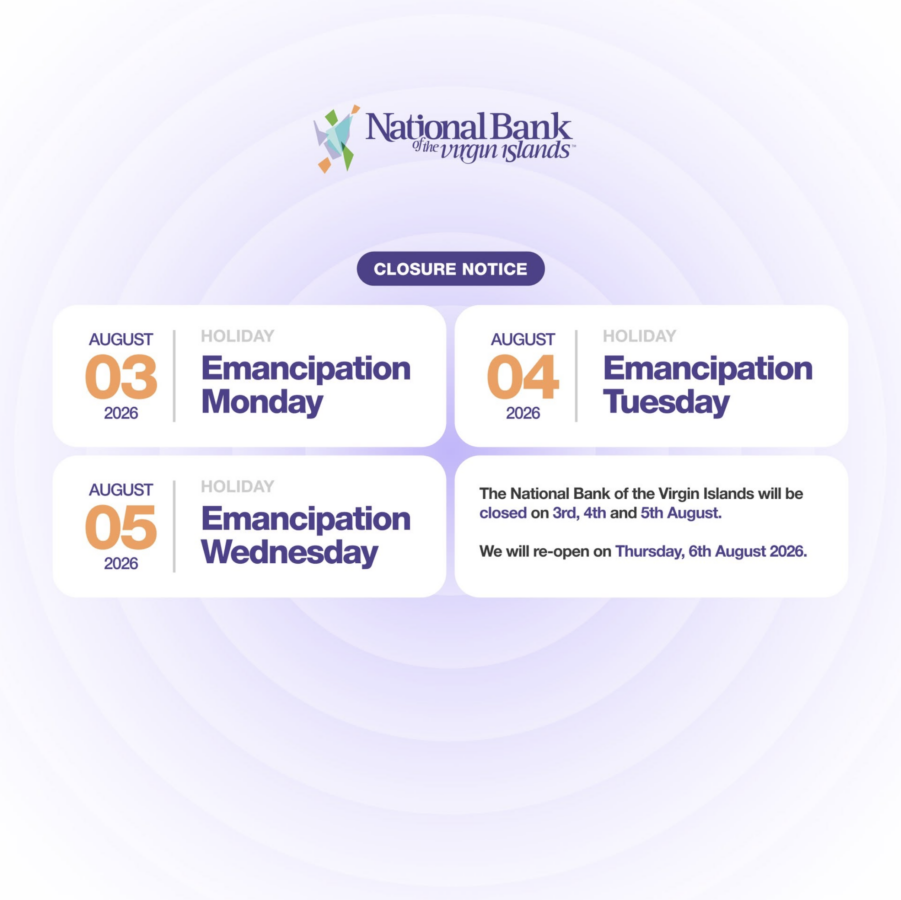 National Bank of the Virgin Islands™

CLOSURE NOTICE

AUGUST
03
2026

HOLIDAY
Emancipation Monday

AUGUST
04
2026

HOLIDAY
Emancipation Tuesday

AUGUST
05
2026

HOLIDAY
Emancipation Wednesday

The National Bank of the Virgin Islands will be closed on 3rd, 4th and 5th August.

We will re-open on Thursday, 6th August 2026.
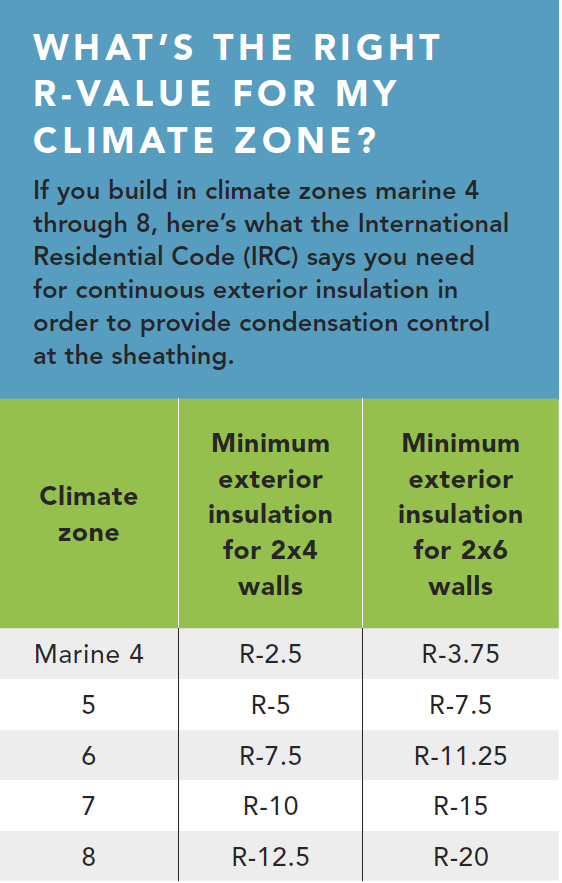 WHAT'S THE RIGHT R-VALUE FOR MY CLIMATE ZONE?

If you build in climate zones marine 4 through 8, here's what the International Residential Code (IRC) says you need for continuous exterior insulation in order to provide condensation control at the sheathing.

| Climate zone | Minimum exterior insulation for 2x4 walls | Minimum exterior insulation for 2x6 walls |
|---|---|---|
| Marine 4 | R-2.5 | R-3.75 |
| 5 | R-5 | R-7.5 |
| 6 | R-7.5 | R-11.25 |
| 7 | R-10 | R-15 |
| 8 | R-12.5 | R-20 |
--*--
■ Required action ■
All lines from the one containing "If you build" down to the final line above are to be restated word for word; leave out the rest.

■ Result for this task ■
If you build in climate zones marine 4 through 8, here's what the International Residential Code (IRC) says you need for continuous exterior insulation in order to provide condensation control at the sheathing.

| Climate zone | Minimum exterior insulation for 2x4 walls | Minimum exterior insulation for 2x6 walls |
|---|---|---|
| Marine 4 | R-2.5 | R-3.75 |
| 5 | R-5 | R-7.5 |
| 6 | R-7.5 | R-11.25 |
| 7 | R-10 | R-15 |
| 8 | R-12.5 | R-20 |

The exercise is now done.